New research has found that providing a sense of power to someone tends to instill a black-and-white sense of right and wrong — especially wrong.
Once armed with this “moral clarity,” powerful people perceive wrongdoing with much less ambiguity, leading them to punish those they see as wrongdoers with more severity than people without power would.
This according to researchers Scott Wiltermuth, Ph.D., an assistant professor of management and organization at the University of Southern California, and Francis Flynn of the Stanford Graduate School of Business.
The findings should alert managers to some unforeseen challenges they may face as they come to hold more power, according to Wiltermuth.
“We noticed in our MBA classes that the students who seemed to feel most powerful had these absolute answers about what’s right and what’s wrong,” he noted.
“We found the same phenomenon when we made other people feel powerful, and we also found the resulting clarity led people to punish questionable behavior more severely. That link between power and more severe punishment could cause a huge problem for managers. What a manager sees as appropriate punishment could be seen as absolutely draconian by other people.”
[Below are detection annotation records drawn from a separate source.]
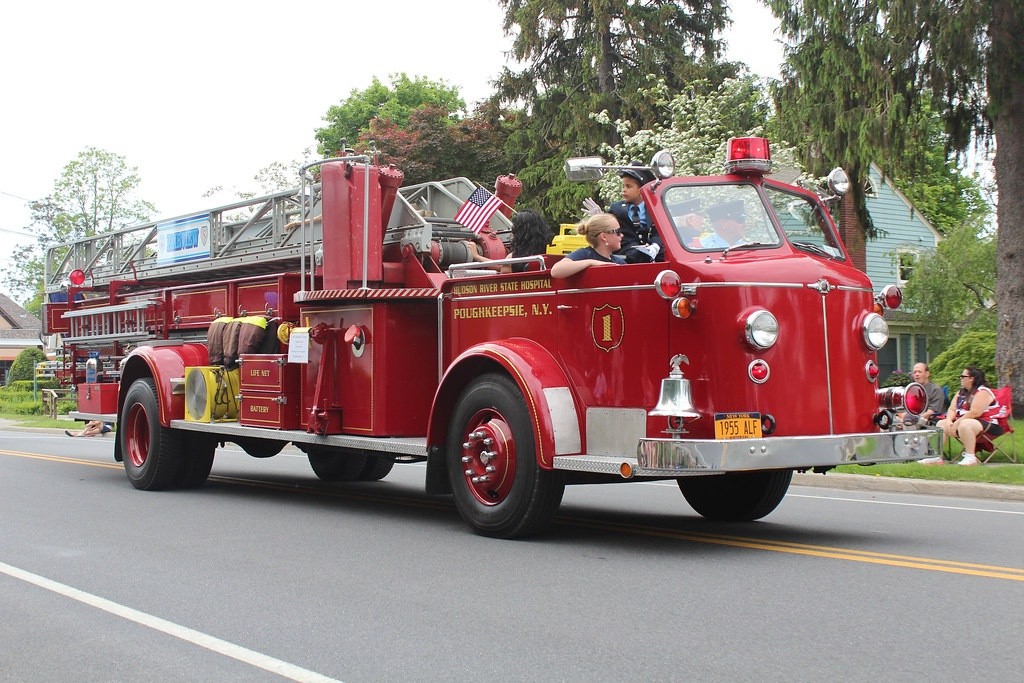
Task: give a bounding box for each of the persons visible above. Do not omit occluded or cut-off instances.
[467,161,751,279]
[65,420,114,437]
[897,363,1002,466]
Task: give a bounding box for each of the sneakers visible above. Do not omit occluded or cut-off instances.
[917,455,943,465]
[957,452,977,465]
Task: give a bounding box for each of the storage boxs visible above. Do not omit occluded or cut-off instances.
[77,383,119,414]
[234,352,302,430]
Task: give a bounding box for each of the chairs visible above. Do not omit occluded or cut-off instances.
[927,385,951,462]
[949,385,1017,463]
The researchers set up four experiments in which they made some individuals feel powerful by giving them the ability to control resources and administer rewards or punishments.
When presented with cases of transgressions, the powerful participants were more likely to say “yes, the behavior is immoral” or “no, it is not immoral,” the researchers found.
Very few powerful people answered with “it depends,” which was a much more popular answer among the less powerful, the researchers note, adding, “Owing to this certainty, the participants made to feel powerful felt that the transgressions deserved harsher punishments.”
However, the researchers found that moral clarity was more clearly connected to delivering punishments than administering bonuses for good behavior.
“Our findings do not imply that having this moral clarity leads people to obtain power,” Wiltermuth said. “Rather, the findings imply that once you obtain power you become more likely to see things in black-and-white.”
This black-and-white thinking and the resulting link between power and punishment could lead to problems in both the public and private sector, according to Wiltermuth.
He notes that people without power could begin protesting a manager’s decisions, which can erode the manager’s — and the organization’s — authority and ability to operate.
In the public sector, Wiltermuth uses the U.S Congress as an example, pointing to the dead certainty in which elected officials often make their case.
“You ask yourself, ‘How can they talk about these complex issues in such black-and-white terms?’ The short attention spans of the media and their constituencies may explain some of it, but it may also be that politicians are so powerful that they may actually see issues in black-and-white terms more than the rest of us do,” he said.
Wiltermuth said he is continuing his research, with an emphasis on exploring “how we can reduce this moral clarity and create a healthy sense of doubt.”
The study will appear in an upcoming issue of the Academy of Management Journal.